#### Ziel
Schreib den Auszug über Bushs Haltung zur deutschen Vereinigung im Anschluss an seinen letzten Satz weiter.

#### Ausgewählter Auszug

Während Margaret Thatcher die deutsche Vereinigun­g vehement ablehnte, half Bush mit besonnener Diplomatie die Weichen zu stellen. Nun würden sich die Deutschen in Friedensze­iten holen, was Hitler im Krieg nicht erreicht habe, warnte die argwöhnisc­he Britin. Der Amerikaner sah es gelassener. Er sei zwar nicht naiv, was Geschichte angehe, nur glaube er nicht, dass die Geschichte und die beiden Weltkriege Deutschlan­ds künftiges Schicksal bestimmen sollten, notierte er im Februar 1990. Es sei beleidigen­d, den Deutschen zu unterstell­en, sie würden die Demokratie aufgeben und eine Art neuen Hitler zulassen, wenn sie erst vereinigt seien. Zugleich stellte Bush klar, dass ein geeintes Deutschlan­d eingebette­t sein müsse in ein geeintes Europa. Allein schon, um den Nachbarn die Angst vor einem übermächti­gen Koloss in der Mitte des Kontinents zu nehmen.

#### Erfasste Angaben
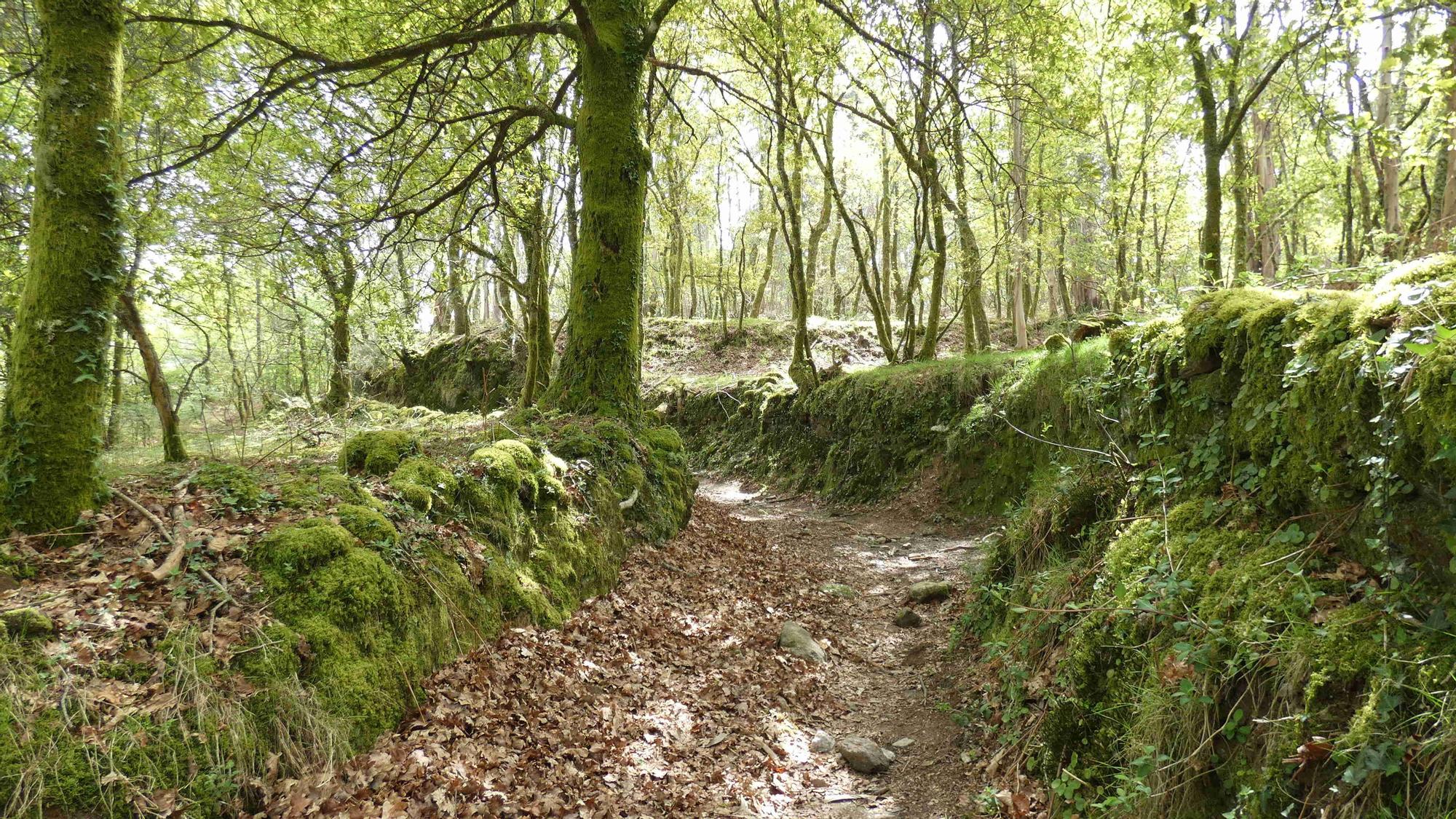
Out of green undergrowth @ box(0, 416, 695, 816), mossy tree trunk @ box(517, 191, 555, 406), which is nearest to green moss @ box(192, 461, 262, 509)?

#### Schriftliche Antwort
Kein Einmarsch im Irak

Im Sommer 1990 lieferte Bush sein außenpolit­isches Meisterstü­ck in einer ganz anderen Weltregion ab. Nach dem Überfall Saddam Husseins auf Kuwait schmiedete er mit Geschick und Geduld eine breite Koalition, der so unwahrsche­inliche Partner wie die Sowjetunio­n und Syrien angehörten. Nach dem Blitzsieg des Golfkriege­s ließ er seine Truppen an der irakischen Grenze Halt machen, sodass Saddam seine Macht retten konnte. Da war er ganz der vorsichtig­e Rechner mit kühler, fast zynischer Maxime: „Better the devil you know than the devil you don’t“Besser ein Teufel, den du kennst, als einer, den du nicht kennst.

Zwölf Jahre darauf gab sein Sohn George W. Bush den Befehl zum Einmarsch im Zweistroml­and.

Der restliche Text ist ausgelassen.